Qatar prueba que al mundo no lo mueve la razón, sino las pasiones. Cada vez más, los mundiales parecen la ocasión en que la aldea global se permite asumir esta verdad sin complejos. Conviene, llegado el caso, que los nacionalismos, el amor a los colores propios o el más elemental sentido de pertenencia adopten la forma de un juego y no sean manipulados por líderes cínicos para alimentar guerras. Además, el Mundial es una inmejorable oportunidad para que los adultos nos comportemos como chicos sin que nadie venga a pedirnos explicaciones. En medio de esta fiebre contagiosa, está permitido que un circunspecto escribano o un gerente de banco lleguen al estadio con la cara pintada, el número 10 en la espalda y un sombrero de bufón celeste y blanco, y con voz ronca y ojos desorbitados le expliquen al movilero, y a través suyo al país entero, cómo debe jugar la selección para llevar la copa a casa. No solo está permitido. Es lo que se espera.

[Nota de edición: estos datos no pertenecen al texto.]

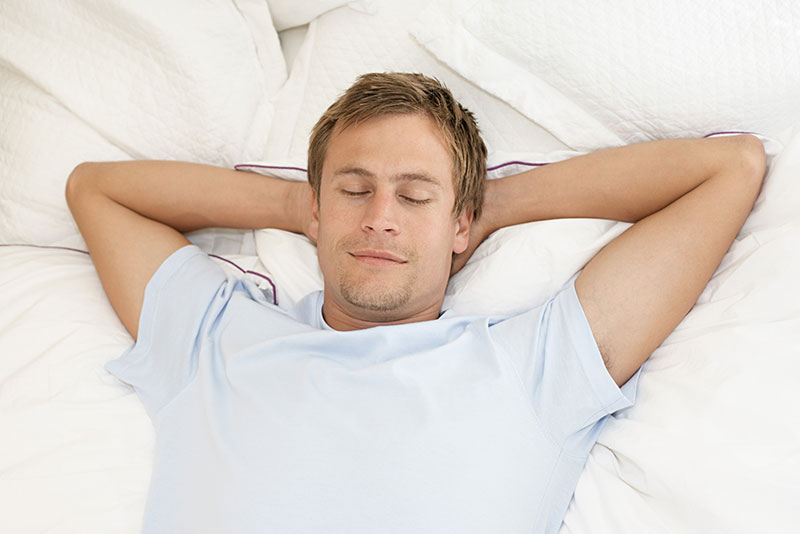 Come y duerme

Me gusta esta selección. Me gusta el liderazgo de Messi. Se basa en el respeto y no en el temor, a diferencia de otros. Pero lo que más me gusta es que el equipo deja todo en la cancha. Aunque confían en el resultado, los muchachos ponen el énfasis en el proceso. Hay aquí una gran lección para una sociedad exitista como la nuestra, que siempre ha reparado más en los fines que en los medios. Dejar el alma en la cancha. Así en todo lo que hacemos o al menos en aquello que nos importa. Esto no asegura el resultado. No todos somos Messi. Pero nos permite llegar a nuestra mejor versión.●
Qatar prueba que al mundo no lo mueve la razón, sino las pasiones. Los mundiales son la ocasión en que la aldea global se permite asumir esta verdad sin complejos.